Capricious twists of fate put certain fighters on the doomed LOT jetliner—and left certain others off. The Americans were scheduled to fight in Katowice and Cracow and heavyweight Kelvin Anderson of Hartford was along only because he had failed to obtain a visa in time to make an alternate trip to East Germany. Flyweight George Pimentel made the trip after having lost a controversial decision in the semifinals of New York's Golden Gloves tournament; had he won, he would have stayed home to fight in the finals. On the other hand, Houston's Ronnie Shields passed up the trip because he had the flu, while heavyweight Marvis Frazier skipped it because the bouts in Poland didn't fit in with the career plans his dad, Joe, has carefully mapped out for him. Another heavyweight, Jimmy Clark, was delayed visiting relatives and missed the flight.
The 14 fighters who wound up aboard the jetliner when it departed JFK airport were neither the U.S. boxing team, as first reports had it, nor the collection of second-stringers that subsequent accounts made them out to be. Six of them were teen-agers and Bob Surkein, the AAU boxing chairman, said of them, "They were just babies. They got sweat suits with USA on them, and they wore them all over the country like the proud kids they were." But 23-year-old Lemuel Steeples, who won a gold medal at last summer's Pan American Games, was on the team, as were several others of proved or potential Olympic caliber.

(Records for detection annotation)
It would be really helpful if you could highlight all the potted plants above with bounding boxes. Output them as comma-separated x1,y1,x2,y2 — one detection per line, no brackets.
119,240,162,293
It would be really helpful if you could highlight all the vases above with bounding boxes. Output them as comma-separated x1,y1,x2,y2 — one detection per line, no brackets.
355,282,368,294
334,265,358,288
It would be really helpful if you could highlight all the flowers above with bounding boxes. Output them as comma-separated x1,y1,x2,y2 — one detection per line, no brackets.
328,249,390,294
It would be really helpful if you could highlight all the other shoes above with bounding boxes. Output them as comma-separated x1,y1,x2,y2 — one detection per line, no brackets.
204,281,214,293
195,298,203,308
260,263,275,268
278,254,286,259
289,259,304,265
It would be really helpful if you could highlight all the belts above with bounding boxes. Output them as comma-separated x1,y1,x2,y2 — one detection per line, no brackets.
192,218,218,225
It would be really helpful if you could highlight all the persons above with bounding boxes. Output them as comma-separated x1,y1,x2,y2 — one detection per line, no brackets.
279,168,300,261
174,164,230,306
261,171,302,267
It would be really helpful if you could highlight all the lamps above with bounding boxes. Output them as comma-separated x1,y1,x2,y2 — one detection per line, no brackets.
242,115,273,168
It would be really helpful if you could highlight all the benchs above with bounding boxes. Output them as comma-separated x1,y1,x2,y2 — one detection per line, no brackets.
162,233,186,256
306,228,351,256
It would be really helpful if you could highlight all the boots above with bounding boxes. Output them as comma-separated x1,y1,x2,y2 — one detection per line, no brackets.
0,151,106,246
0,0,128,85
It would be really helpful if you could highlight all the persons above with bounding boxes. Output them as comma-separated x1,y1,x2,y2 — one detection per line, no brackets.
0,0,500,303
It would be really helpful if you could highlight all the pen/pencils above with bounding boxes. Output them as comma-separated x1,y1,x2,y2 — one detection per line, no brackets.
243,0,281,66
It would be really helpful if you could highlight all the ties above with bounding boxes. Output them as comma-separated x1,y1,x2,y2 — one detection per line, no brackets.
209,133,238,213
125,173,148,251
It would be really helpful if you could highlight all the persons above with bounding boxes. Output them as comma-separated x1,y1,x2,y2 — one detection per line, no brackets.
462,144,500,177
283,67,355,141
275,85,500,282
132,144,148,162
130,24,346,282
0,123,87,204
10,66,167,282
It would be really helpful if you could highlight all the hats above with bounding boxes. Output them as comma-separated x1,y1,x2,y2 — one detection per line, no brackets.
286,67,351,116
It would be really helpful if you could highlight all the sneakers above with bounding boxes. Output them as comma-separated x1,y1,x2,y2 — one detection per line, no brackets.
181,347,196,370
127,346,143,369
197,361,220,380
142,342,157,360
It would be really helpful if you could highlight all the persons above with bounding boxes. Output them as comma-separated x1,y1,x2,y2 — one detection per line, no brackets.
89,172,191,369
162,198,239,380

# Exercise instructions:
a: According to the boxing passage, how many fighters were aboard the jetliner when it left JFK airport?
b: List every fighter whom the boxing passage names as having missed the trip.
c: Using the boxing passage, explain why George Pimentel ended up on the trip.

# Worked solutions:
a: 14 fighters.

b: Ronnie Shields, Marvis Frazier, Jimmy Clark

c: Pimentel lost a controversial decision in the semifinals of New York's Golden Gloves tournament. If he had won, he would have stayed home to fight in the finals.